TASK BRIEF:
Present the rows below as a JSON list of strings, one string per line, with blank lines omitted. Leave the pictures out of the list.

RECORDS FOR THE EXERCISE:
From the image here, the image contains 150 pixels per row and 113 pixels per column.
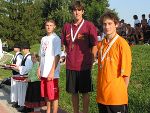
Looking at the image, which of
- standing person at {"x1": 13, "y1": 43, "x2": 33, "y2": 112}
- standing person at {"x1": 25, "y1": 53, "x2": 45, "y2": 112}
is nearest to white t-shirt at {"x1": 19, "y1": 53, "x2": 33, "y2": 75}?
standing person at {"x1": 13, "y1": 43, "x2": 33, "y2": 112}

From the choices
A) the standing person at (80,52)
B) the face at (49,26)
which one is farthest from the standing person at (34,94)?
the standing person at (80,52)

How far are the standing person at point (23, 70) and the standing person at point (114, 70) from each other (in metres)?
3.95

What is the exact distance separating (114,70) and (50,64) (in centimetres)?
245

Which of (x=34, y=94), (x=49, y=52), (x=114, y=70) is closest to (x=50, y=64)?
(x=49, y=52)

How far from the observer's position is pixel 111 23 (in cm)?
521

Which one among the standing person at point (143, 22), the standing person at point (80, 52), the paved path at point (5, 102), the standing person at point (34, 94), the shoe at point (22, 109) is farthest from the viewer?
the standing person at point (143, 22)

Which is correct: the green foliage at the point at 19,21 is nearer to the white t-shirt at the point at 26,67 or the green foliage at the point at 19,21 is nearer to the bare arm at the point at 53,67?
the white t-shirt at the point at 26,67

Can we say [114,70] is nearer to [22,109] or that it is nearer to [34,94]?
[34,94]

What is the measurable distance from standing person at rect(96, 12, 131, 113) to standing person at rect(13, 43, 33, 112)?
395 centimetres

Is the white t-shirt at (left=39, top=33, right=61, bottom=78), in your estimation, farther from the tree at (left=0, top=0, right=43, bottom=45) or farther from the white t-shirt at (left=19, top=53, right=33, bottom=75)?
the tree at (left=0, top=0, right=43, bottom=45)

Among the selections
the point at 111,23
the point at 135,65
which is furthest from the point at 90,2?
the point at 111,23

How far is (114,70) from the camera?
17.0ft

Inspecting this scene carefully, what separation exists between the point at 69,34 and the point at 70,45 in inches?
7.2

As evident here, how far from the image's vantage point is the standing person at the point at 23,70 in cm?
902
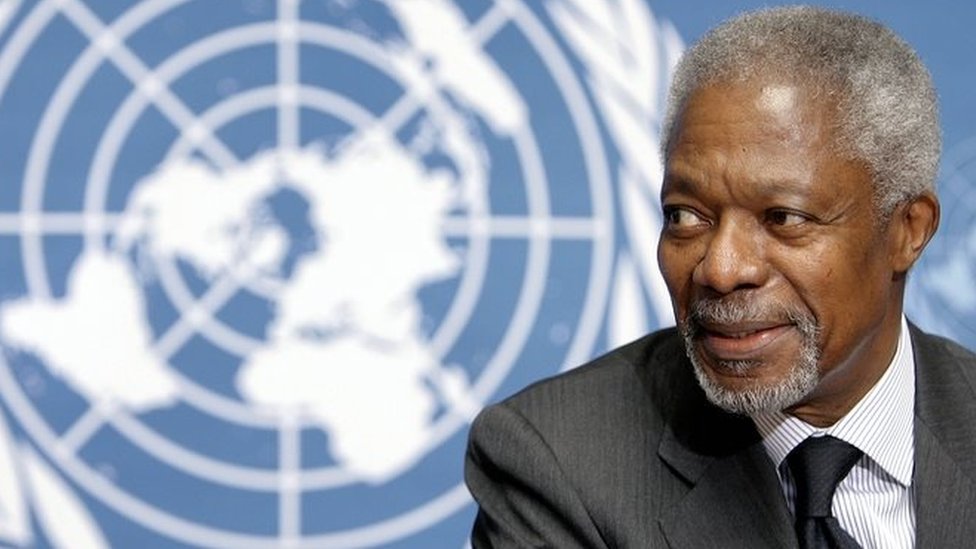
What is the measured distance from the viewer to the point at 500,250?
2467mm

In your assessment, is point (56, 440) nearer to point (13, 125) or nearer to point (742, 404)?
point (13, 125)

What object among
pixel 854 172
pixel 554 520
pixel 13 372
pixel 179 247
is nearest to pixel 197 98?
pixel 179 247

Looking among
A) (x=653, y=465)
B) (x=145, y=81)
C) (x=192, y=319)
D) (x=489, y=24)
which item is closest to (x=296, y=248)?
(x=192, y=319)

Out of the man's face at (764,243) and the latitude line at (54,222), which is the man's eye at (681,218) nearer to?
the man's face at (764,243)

ANSWER:
[
  "From the image here, the image contains 150 pixels per row and 113 pixels per column.",
  "Looking at the image, which of",
  "- standing person at {\"x1\": 13, \"y1\": 43, \"x2\": 33, \"y2\": 112}",
  "- standing person at {\"x1\": 25, \"y1\": 53, \"x2\": 45, \"y2\": 112}",
  "is nearest to white t-shirt at {\"x1\": 19, \"y1\": 53, \"x2\": 33, \"y2\": 75}?",
  "standing person at {\"x1\": 13, \"y1\": 43, \"x2\": 33, \"y2\": 112}",
  "From the choices",
  "A) the standing person at (80,52)",
  "B) the face at (49,26)",
  "which one is farthest from the standing person at (34,94)?",
  "the standing person at (80,52)",
  "How far are the standing person at point (23, 70) and the standing person at point (114, 70) from each other (in metres)?",
  "3.95",
  "What is the exact distance separating (114,70) and (50,64) (in centimetres)?",
  "245",
  "Which of (x=34, y=94), (x=49, y=52), (x=114, y=70) is closest to (x=50, y=64)?",
  "(x=49, y=52)",
  "How far from the observer's position is pixel 111 23 (in cm)?",
  "521",
  "Which one among the standing person at point (143, 22), the standing person at point (80, 52), the paved path at point (5, 102), the standing person at point (34, 94), the shoe at point (22, 109) is farthest from the viewer?",
  "the standing person at point (143, 22)",
  "Which is correct: the green foliage at the point at 19,21 is nearer to the white t-shirt at the point at 26,67 or the green foliage at the point at 19,21 is nearer to the bare arm at the point at 53,67?",
  "the white t-shirt at the point at 26,67",
  "Can we say [114,70] is nearer to [22,109] or that it is nearer to [34,94]?",
  "[34,94]",
  "What is the measurable distance from standing person at rect(96, 12, 131, 113) to standing person at rect(13, 43, 33, 112)?",
  "395 centimetres",
  "Is the white t-shirt at (left=39, top=33, right=61, bottom=78), in your estimation, farther from the tree at (left=0, top=0, right=43, bottom=45) or farther from the white t-shirt at (left=19, top=53, right=33, bottom=75)?",
  "the tree at (left=0, top=0, right=43, bottom=45)",
  "Among the selections",
  "the point at 111,23",
  "the point at 135,65",
  "which is furthest from the point at 90,2?",
  "the point at 111,23",
  "How far is (114,70) from the camera?",
  "17.0ft",
  "Inspecting this scene carefully, what separation exists between the point at 69,34 and the point at 70,45 in inches?",
  "7.2",
  "As evident here, how far from the image's vantage point is the standing person at the point at 23,70 in cm?",
  "902",
  "What is the measured distance from the viewer to the point at 500,250?",
  "2467mm",
  "In your assessment, is point (56, 440) nearer to point (13, 125) or nearer to point (742, 404)?",
  "point (13, 125)",
  "What object among",
  "pixel 854 172",
  "pixel 554 520",
  "pixel 13 372",
  "pixel 179 247",
  "is nearest to pixel 197 98?",
  "pixel 179 247",
  "Looking among",
  "A) (x=653, y=465)",
  "B) (x=145, y=81)",
  "C) (x=192, y=319)",
  "D) (x=489, y=24)",
  "which item is closest to (x=296, y=248)?",
  "(x=192, y=319)",
  "Out of the man's face at (764,243) and the latitude line at (54,222), which is the man's eye at (681,218) nearer to?",
  "the man's face at (764,243)"
]